RobertTLange / gymnax

RL Environments in JAX 🌍
Apache License 2.0
577 stars 54 forks source link

Issue: vmapped CartPole input shape does not match #37

Closed DriesSmit closed 1 year ago

DriesSmit commented 1 year ago

Hello there. I am trying to run a vmapped CartPole step function.

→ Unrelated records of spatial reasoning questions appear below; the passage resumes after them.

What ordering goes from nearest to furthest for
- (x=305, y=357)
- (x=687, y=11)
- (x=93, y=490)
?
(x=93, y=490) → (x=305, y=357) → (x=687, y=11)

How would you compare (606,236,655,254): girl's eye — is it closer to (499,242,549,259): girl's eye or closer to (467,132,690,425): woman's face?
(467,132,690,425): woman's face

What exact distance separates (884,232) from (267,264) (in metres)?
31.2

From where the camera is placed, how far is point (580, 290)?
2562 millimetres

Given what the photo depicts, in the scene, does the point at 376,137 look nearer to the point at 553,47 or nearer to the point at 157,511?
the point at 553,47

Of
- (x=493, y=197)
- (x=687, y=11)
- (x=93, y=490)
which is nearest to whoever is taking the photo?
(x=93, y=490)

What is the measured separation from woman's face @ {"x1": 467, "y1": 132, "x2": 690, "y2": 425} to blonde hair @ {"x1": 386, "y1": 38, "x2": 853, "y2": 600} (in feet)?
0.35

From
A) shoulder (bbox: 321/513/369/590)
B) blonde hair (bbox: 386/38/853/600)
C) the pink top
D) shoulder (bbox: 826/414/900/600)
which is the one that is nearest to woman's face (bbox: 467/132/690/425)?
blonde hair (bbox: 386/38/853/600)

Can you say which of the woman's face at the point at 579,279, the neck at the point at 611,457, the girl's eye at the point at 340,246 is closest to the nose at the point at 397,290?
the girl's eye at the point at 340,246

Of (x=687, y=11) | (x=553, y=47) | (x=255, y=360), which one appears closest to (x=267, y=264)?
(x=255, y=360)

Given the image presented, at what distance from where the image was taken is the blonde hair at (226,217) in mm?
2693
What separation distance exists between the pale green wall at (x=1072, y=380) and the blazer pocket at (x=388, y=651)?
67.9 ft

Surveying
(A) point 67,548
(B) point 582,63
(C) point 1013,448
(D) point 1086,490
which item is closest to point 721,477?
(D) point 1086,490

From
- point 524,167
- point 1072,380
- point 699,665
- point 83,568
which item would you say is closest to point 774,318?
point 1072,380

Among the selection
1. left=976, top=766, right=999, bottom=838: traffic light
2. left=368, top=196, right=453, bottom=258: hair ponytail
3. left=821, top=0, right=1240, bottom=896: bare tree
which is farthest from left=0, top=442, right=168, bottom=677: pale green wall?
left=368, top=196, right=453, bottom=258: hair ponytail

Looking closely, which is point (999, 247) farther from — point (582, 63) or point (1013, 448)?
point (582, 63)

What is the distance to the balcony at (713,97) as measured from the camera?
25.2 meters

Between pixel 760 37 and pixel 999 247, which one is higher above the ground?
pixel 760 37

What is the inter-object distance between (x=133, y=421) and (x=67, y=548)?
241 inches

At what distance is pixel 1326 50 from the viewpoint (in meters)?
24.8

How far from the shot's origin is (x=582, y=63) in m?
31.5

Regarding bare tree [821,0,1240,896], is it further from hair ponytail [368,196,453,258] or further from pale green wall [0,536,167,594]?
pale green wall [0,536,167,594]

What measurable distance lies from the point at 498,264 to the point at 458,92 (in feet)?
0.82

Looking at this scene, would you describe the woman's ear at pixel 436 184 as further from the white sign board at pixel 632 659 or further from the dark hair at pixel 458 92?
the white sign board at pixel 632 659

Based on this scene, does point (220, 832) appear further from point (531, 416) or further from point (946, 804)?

My environment state inputs are of the shape:

env_state:
[executor/0] x:  Traced<ShapedArray(float32[])>with<DynamicJaxprTrace(level=2/0)>
[executor/0] x_dot:  Traced<ShapedArray(float32[])>with<DynamicJaxprTrace(level=2/0)>
[executor/0] theta:  Traced<ShapedArray(float32[])>with<DynamicJaxprTrace(level=2/0)>
[executor/0] theta_dot:  Traced<ShapedArray(float32[])>with<DynamicJaxprTrace(level=2/0)>

When I run jnp.array([env_state.x, env_state.x_dot, env_state.theta, env_state.theta_dot]) on the state, before the environment step, and get out: Traced<ShapedArray(float32[4])>with<DynamicJaxprTrace(level=2/0)>

However when I try to run the step function I get:

obs, env_state, rewards, done, _ = self.env.step(key_step, env_state, action, self.env_params)
[executor/0]   File "/mava/lib/python3.8/site-packages/gymnax/environments/environment.py", line 38, in step
[executor/0]     obs_st, state_st, reward, done, info = self.step_env(
[executor/0]   File "/mava/lib/python3.8/site-packages/gymnax/environments/classic_control/cartpole.py", line 83, in step_env
[executor/0]     lax.stop_gradient(self.get_obs(state)),
[executor/0]   File "/mava/lib/python3.8/site-packages/gymnax/environments/classic_control/cartpole.py", line 108, in get_obs
[executor/0]     return jnp.array([state.x, state.x_dot, state.theta, state.theta_dot])
[executor/0]   File "/mava/lib/python3.8/site-packages/jax/_src/numpy/lax_numpy.py", line 1889, in array
[executor/0]     out = stack([asarray(elt, dtype=dtype) for elt in object])
[executor/0]   File "/mava/lib/python3.8/site-packages/jax/_src/numpy/lax_numpy.py", line 1634, in stack
[executor/0]     raise ValueError("All input arrays must have the same shape.")
[executor/0] ValueError: All input arrays must have the same shape.

Do you have any idea what might be causing this issue? Is the shapes somehow changing inside the step function? Thanks.

DriesSmit commented 1 year ago

Apologies, it was not to do with the environment. It was because I was passing an action logit array of size 2 to the environment.